(Provided text Opens)

# Emoji Sentiment

Are popular emojis generally associated with positive or negative sentiments?

The file `"emoji-sentiment.csv"` provides data on the sentiment associated with various emojis.

Researchers examined 1.6 million tweets across 13 European languages. Each tweet was labeled by annotators as positive (+1), negative (-1), or neutral (0). About 4% of these tweets included emojis.

Columns include:
- `Occurrences [5...max]`: Number of times the emoji appears in the dataset.
- `Position [0...1]`: Average position of the emoji in tweets, from start (0) to end (1).
- `Neg [0...1]`: Percentage of tweets with the emoji that are 'negative'.
- `Neu [0...1]`: Percentage of tweets with the emoji that are 'neutral'.
- `Pos [0...1]`: Percentage of tweets with the emoji that are 'positive'.



In [1]:
# FOR GOOGLE COLAB ONLY.
# Uncomment and run the code below. A dialog will appear to upload files.

(Provided text Closes)
(Data extract Opens)

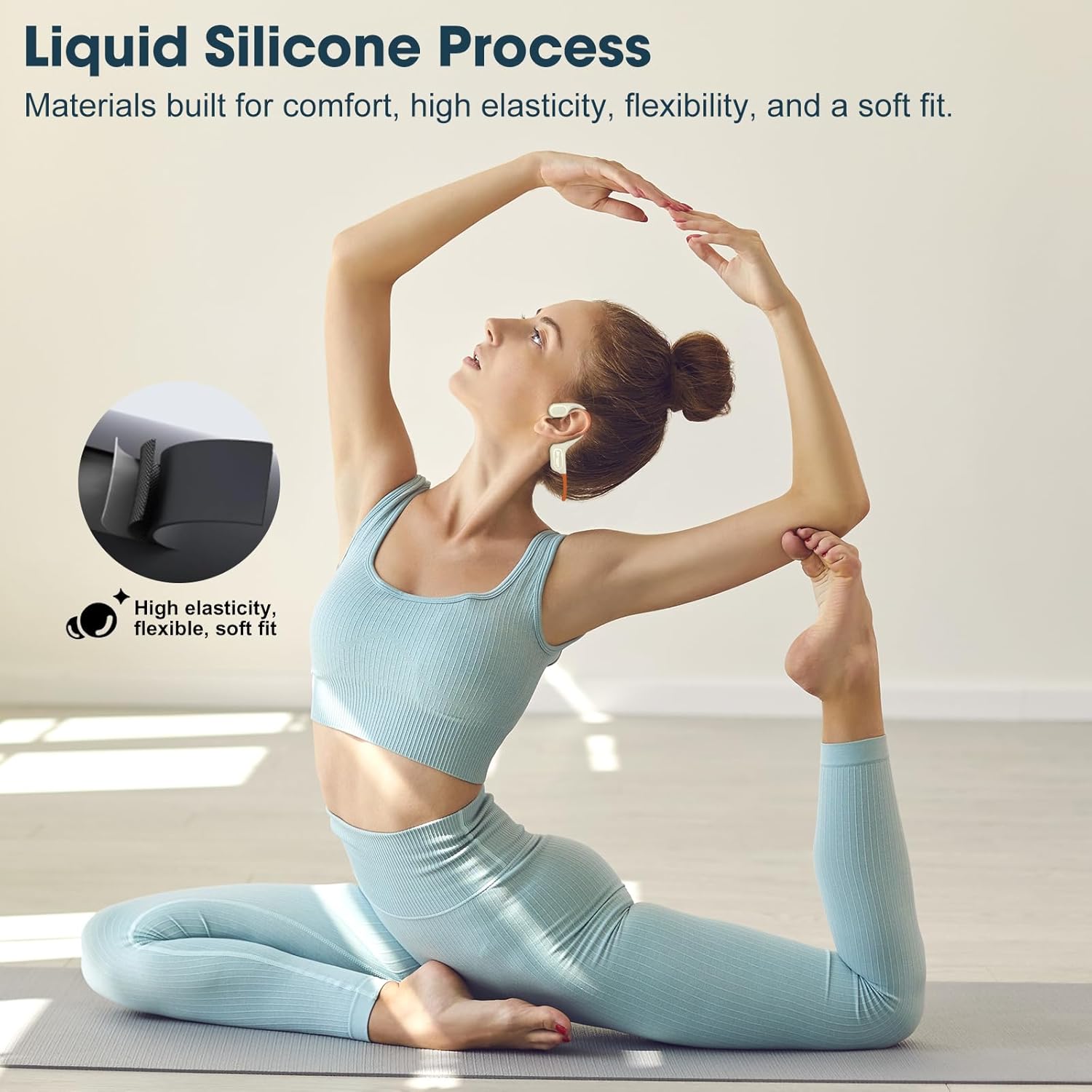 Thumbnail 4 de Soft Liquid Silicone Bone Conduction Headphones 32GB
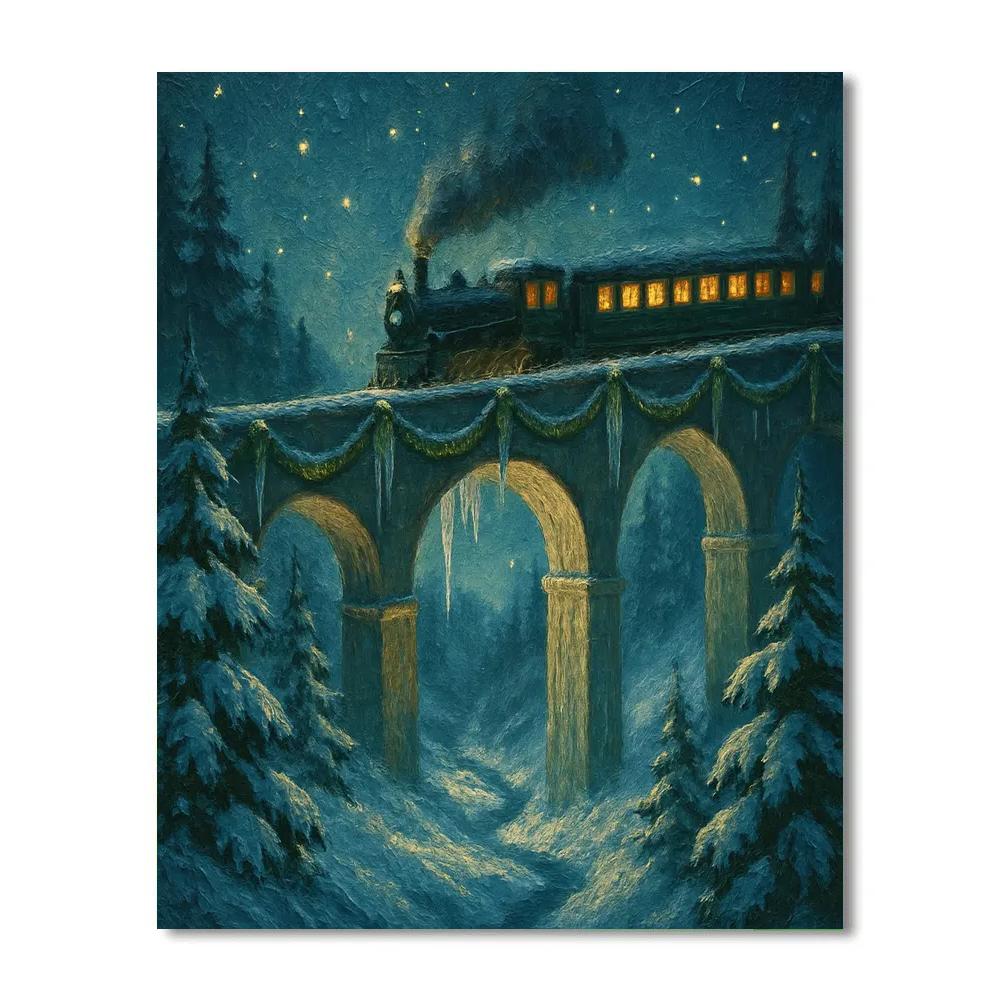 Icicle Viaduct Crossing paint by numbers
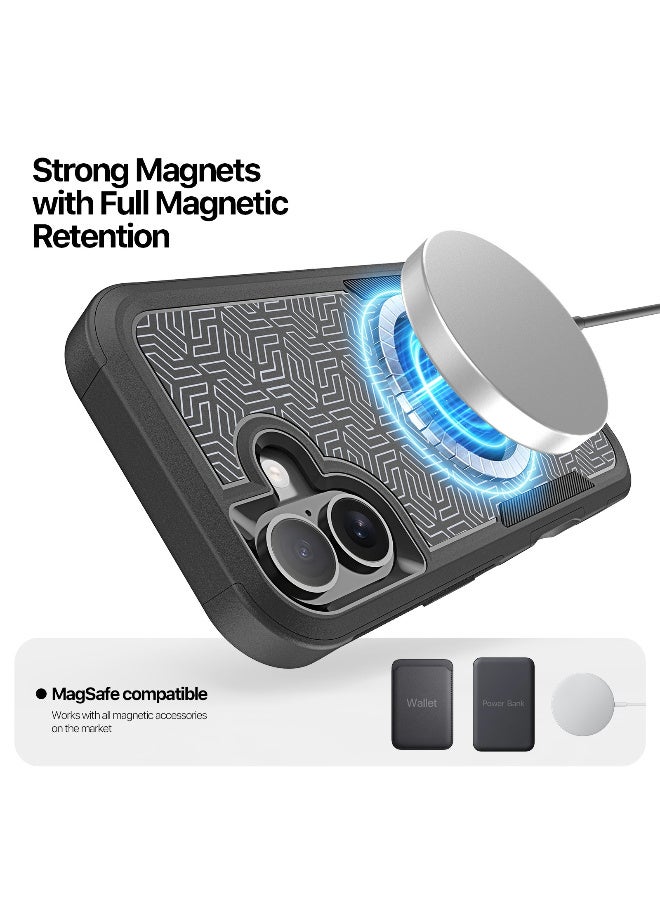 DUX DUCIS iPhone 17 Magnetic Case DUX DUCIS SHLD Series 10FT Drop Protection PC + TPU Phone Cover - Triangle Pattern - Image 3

(Data extract Closes)

## Required work
In the emoji sentiment text above, rewrite the paragraph beginning "Researchers examined 1.6 million tweets" as a short bulleted list that keeps its main facts.

## Written response
- 1.6 million tweets in 13 European languages were studied.
- Annotators labeled each tweet as positive (+1), negative (-1), or neutral (0).
- About 4% of the tweets contained emojis.